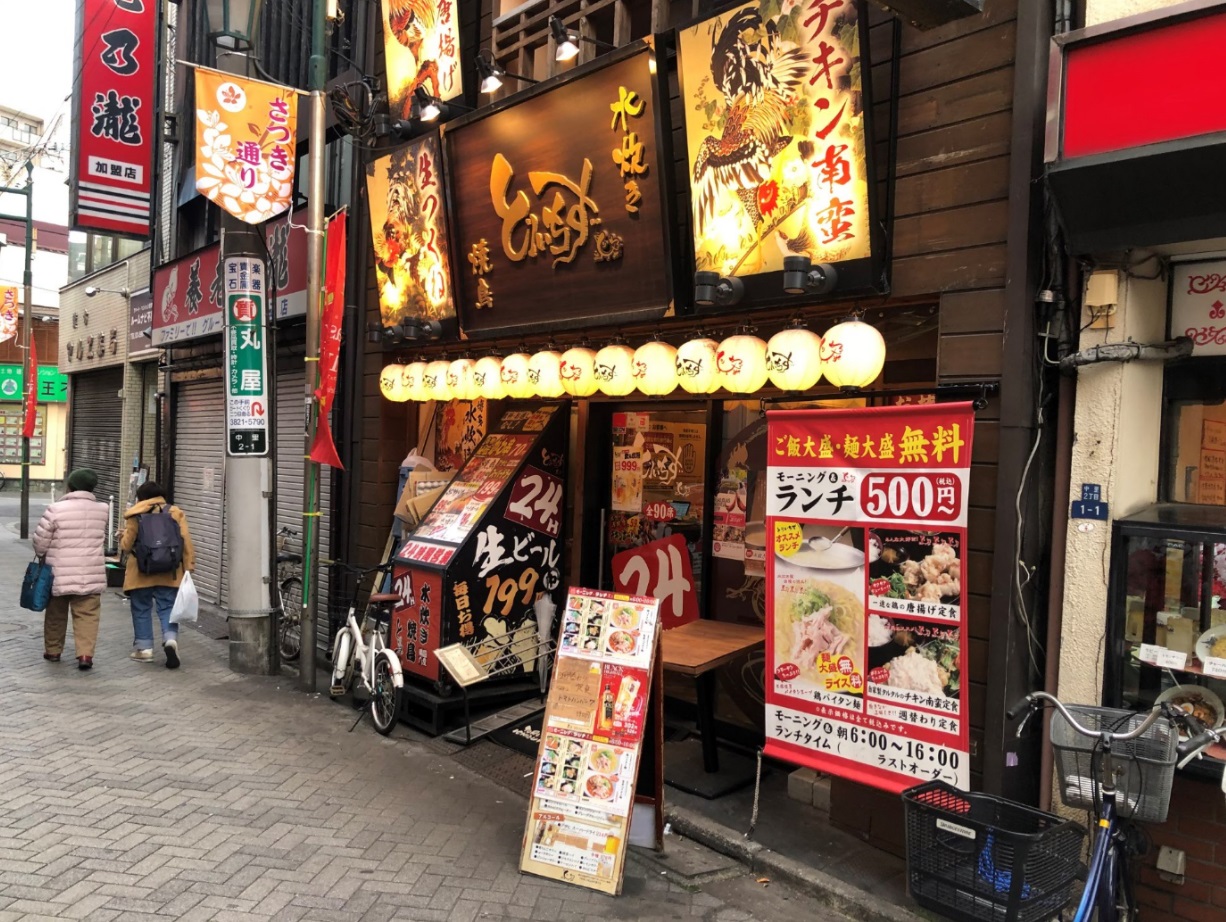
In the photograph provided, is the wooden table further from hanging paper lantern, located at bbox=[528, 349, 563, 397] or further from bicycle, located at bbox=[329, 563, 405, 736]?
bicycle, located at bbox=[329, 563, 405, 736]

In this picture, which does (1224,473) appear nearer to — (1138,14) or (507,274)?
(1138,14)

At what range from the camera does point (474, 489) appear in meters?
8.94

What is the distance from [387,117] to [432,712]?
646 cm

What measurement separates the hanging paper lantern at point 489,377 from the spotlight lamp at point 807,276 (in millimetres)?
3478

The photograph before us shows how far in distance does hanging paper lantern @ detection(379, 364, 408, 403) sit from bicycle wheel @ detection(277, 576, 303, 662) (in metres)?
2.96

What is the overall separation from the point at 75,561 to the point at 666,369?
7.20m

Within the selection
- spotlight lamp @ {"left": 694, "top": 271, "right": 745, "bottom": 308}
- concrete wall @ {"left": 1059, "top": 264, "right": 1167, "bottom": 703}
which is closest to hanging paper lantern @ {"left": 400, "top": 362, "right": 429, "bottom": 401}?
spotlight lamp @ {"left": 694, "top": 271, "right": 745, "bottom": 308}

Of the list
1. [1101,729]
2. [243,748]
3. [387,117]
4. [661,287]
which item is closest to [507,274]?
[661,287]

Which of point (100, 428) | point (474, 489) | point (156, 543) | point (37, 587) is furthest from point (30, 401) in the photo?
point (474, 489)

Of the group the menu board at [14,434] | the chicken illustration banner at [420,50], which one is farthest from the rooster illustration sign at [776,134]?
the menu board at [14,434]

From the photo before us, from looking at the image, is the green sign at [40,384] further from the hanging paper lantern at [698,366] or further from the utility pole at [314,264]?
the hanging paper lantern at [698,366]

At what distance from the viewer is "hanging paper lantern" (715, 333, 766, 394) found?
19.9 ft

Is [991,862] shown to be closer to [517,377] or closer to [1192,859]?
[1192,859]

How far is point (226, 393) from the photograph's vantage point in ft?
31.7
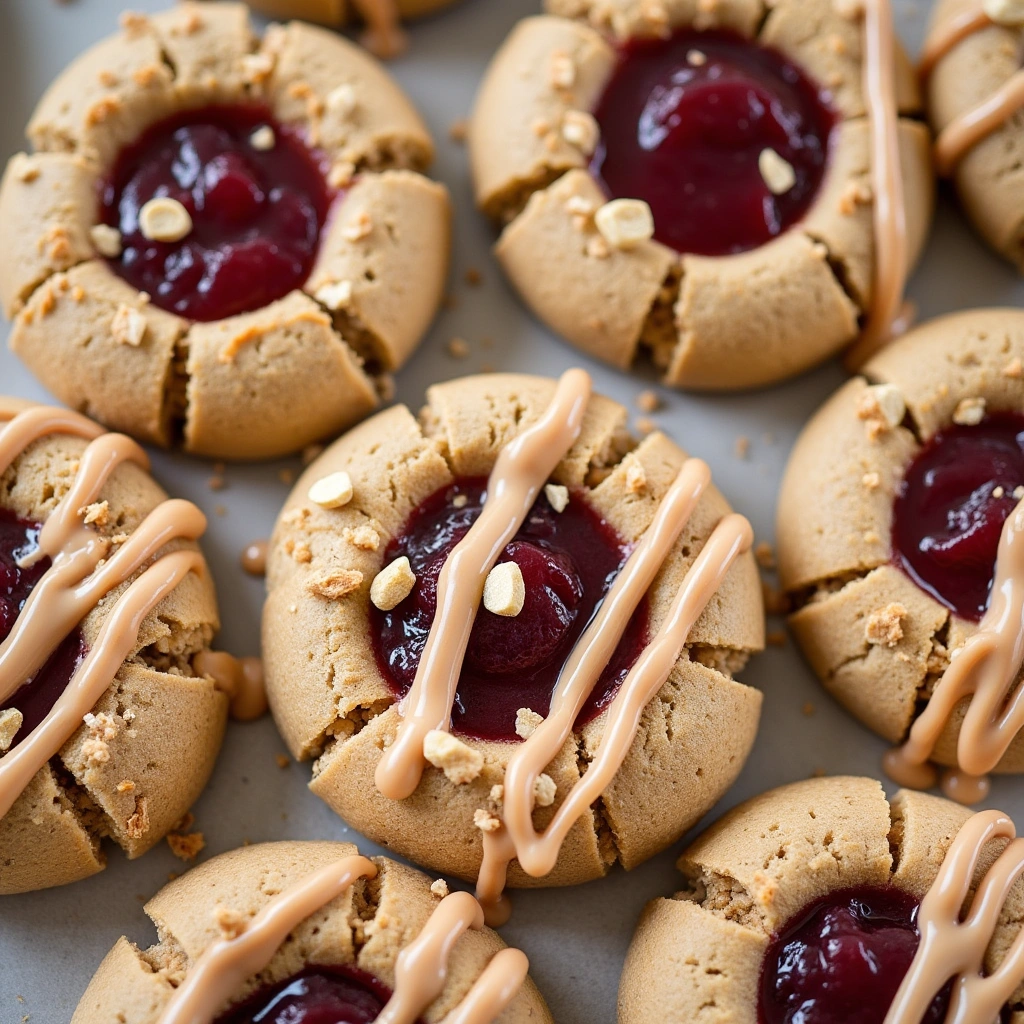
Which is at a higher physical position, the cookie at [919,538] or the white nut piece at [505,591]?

★ ★ ★ ★

What needs to be done
Collect each line of the data above that contains the word "further".

Final result
In the photograph provided, is the wooden table further from hanging paper lantern, located at bbox=[528, 349, 563, 397] or further from bicycle, located at bbox=[329, 563, 405, 736]?
From the photo before us, from looking at the image, is the green sign at [40,384] further from the hanging paper lantern at [698,366] or further from the utility pole at [314,264]?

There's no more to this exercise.